[Work instructions]
[1] In the review of the Mazda5, what do the side mirrors attach to?
[2] Copy the passage of the Mazda5 review word for word, from "At the rear, the" to "egg-shaped rear outline.".
[3] Continue the Mazda5 review past its last sentence.

From the side, the vista is much busier, although geometrically consistent. A strong wedge influence flares character lines and surface planes from the pinched-down front end rearward to a tall, chopped off, stubby tail rendered even more awkward by a pouting, bulbous rear bumper. Matte black B-pillars and C-pillars play down the height of the glasshouse. Side mirrors attach to the lower half of small, wind-wing-shaped quarter windows. Body-color, full-round handles bridge concave circles in the doors. A gentle bulge crossing the doors' lower extremities ties together the blistered fenders. The slots for the sliding side doors scar the flanks. The optional side sill extensions create a ground-effect look that somehow works, giving the perspective a more complete, more finished touch.

At the rear, the clear-lens taillight housings maintain their basic shape, but the lights themselves are now LEDs. The liftgate extends well into the rear bumper, removing some visual mass from the back end, as well as easing loading with a low cargo floor. The rear window is fixed. We would prefer an opening rear window to ease loading of items such as groceries. The optional spoiler drags the roofline back and out above the rear window, adding a bit of edginess to the Mazda5's mostly egg-shaped rear outline.

2008 Mazda 5
Interior Features

Other than the packaging, there's nothing special, or unique, about the interior of the Mazda5. This isn't to discount the packaging. Making room for six in a vehicle casting a smaller shadow than the company's five-passenger, Mazda6 sedan is no small achievement. But beyond this, the interior is in line with what's to be expected of a vehicle in the Mazda5's price range.

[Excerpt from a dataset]
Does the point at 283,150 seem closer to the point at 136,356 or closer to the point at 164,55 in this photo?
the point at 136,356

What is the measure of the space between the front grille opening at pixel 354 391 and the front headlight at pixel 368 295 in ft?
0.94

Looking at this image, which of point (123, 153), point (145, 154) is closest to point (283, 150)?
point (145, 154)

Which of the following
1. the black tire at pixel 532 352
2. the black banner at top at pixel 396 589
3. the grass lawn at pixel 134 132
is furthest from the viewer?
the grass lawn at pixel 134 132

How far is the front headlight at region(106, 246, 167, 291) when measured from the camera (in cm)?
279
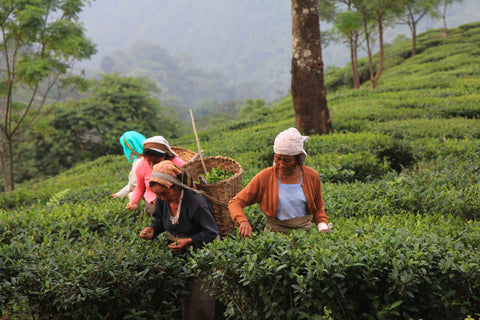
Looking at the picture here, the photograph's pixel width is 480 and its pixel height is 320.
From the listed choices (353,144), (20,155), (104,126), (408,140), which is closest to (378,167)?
(353,144)

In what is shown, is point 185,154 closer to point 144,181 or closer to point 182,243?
point 144,181

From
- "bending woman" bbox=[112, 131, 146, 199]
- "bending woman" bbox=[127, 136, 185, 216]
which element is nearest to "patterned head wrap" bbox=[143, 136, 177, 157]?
"bending woman" bbox=[127, 136, 185, 216]

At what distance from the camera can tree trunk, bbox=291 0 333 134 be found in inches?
321

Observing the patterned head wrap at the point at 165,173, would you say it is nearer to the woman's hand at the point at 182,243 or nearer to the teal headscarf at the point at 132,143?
the woman's hand at the point at 182,243

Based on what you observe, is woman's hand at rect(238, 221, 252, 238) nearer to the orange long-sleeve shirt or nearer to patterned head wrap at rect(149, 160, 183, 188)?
the orange long-sleeve shirt

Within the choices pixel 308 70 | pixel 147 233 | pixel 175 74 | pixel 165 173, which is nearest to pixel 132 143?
pixel 147 233

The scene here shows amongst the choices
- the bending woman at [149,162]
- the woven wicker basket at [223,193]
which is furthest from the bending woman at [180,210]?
the bending woman at [149,162]

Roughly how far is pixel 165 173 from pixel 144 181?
4.34 ft

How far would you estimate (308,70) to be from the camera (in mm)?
8367

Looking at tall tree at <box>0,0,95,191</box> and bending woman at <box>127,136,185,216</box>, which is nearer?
bending woman at <box>127,136,185,216</box>

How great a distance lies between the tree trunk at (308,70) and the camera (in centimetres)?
816

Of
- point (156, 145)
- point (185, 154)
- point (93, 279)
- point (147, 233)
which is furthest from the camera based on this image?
point (185, 154)

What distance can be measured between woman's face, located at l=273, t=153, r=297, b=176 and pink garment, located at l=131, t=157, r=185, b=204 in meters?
1.48

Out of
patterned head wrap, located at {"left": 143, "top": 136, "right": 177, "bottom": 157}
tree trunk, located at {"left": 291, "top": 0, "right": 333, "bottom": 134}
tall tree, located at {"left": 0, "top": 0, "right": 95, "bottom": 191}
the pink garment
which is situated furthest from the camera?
tall tree, located at {"left": 0, "top": 0, "right": 95, "bottom": 191}
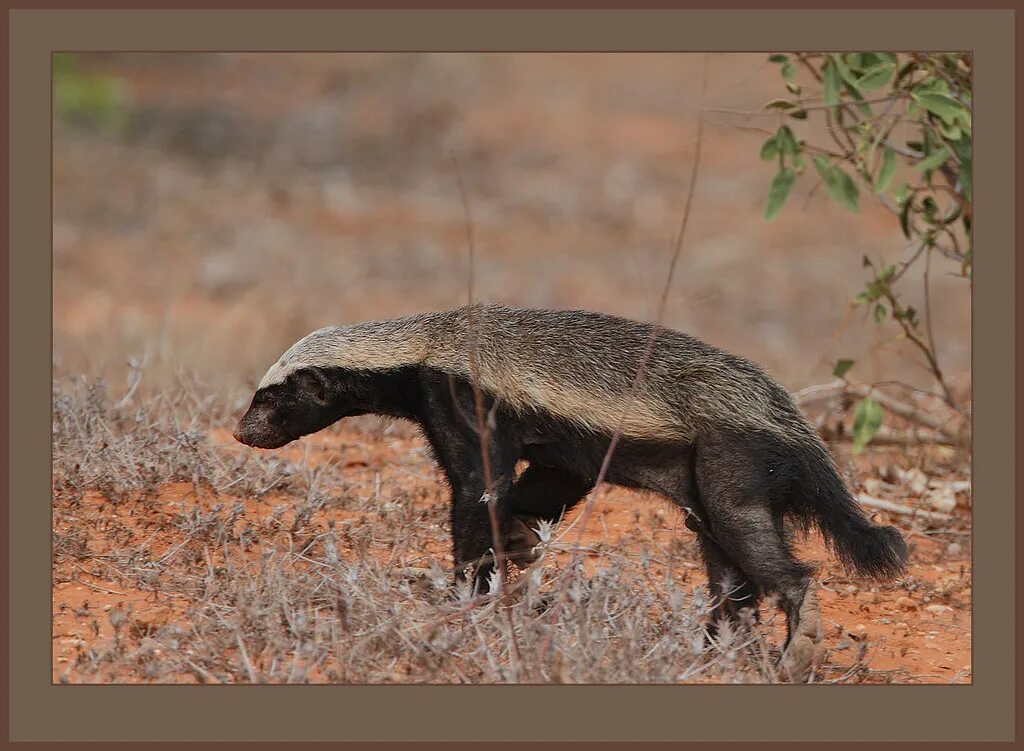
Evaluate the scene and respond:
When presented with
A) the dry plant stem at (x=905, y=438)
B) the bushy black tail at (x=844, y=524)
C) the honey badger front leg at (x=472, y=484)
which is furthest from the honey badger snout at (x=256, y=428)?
the dry plant stem at (x=905, y=438)

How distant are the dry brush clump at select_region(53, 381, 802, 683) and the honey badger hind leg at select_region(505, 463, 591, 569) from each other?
222mm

[Answer list]
[1] They attach to the lower half of small, wind-wing-shaped quarter windows.

[2]
At the rear, the clear-lens taillight housings maintain their basic shape, but the lights themselves are now LEDs. The liftgate extends well into the rear bumper, removing some visual mass from the back end, as well as easing loading with a low cargo floor. The rear window is fixed. We would prefer an opening rear window to ease loading of items such as groceries. The optional spoiler drags the roofline back and out above the rear window, adding a bit of edginess to the Mazda5's mostly egg-shaped rear outline.

[3]
The dashboard looks like something you'd see in a minivan, with broad reaches of quality plastic spreading far forward beneath the sharply raked windshield. Symmetrical right and left panels belie the Mazda5's international character, as it's easily re-cobbled for right-hand drive countries. The look is sleek and high tech, but with an odd-looking indentation splitting the upper and lower halves of the dash. Air vents shutter like window blinds if the cool or warm air gets to be too much. Metallic-look plastic trims the center stack, shift console and front door handles. The instrument cluster is pleasantly basic, with eye-catching contrasts between the speedometer and supporting gauges. Equally pleasant surprises for a car in this class are the steering wheel-mounted controls for audio and cruise settings.

The optional navigation system's screen has been moved for 2008. It used to rise out of the dash top above the center stack and had a control panel tacked onto the console on the driver's side of the shift gate. It is now integrated in the spot normally reserved for the radio. Menu buttons for the navigation system and radio are now placed above and below the screen, and some of the functions are controlled by touching the screen. The system will take some time to learn, but it should become natural after a few weeks. (The GPS was in the navigation system in our test vehicle wasn't working correctly. Though we were driving around Chicago, it thought we were in Sioux Falls, South Dakota.) The climate controls are sublime, with large, round knobs and widely spaced, clearly marked buttons.

The seats are, well, adequate: they are best in the front row, and they lose both comfort and support as you move farther back. The seat bottoms could be deeper, and the side bolsters could be more substantive. The driver's seat height adjustment is manual and pivots on the front of the seat bottom. Thus, the higher it's ratcheted, the less leg room it leaves. And be aware that opting for a moonroof shaves nearly two inches of headroom in the first row and about a quarter inch in the second.

Head restraints are adjustable in all three rows, but they, too, diminish in comfort in the second and third rows, especially the rearmost, which are functional, yes, but add nothing to an already minimally accommodating seat. On the other hand, in their lowered position in those two rows they cut so sharply into the upper back that anybody sitting there will be sure to adjust them to an effective height just to avoid the pain. And this is a good thing because headrests add a measure of safety.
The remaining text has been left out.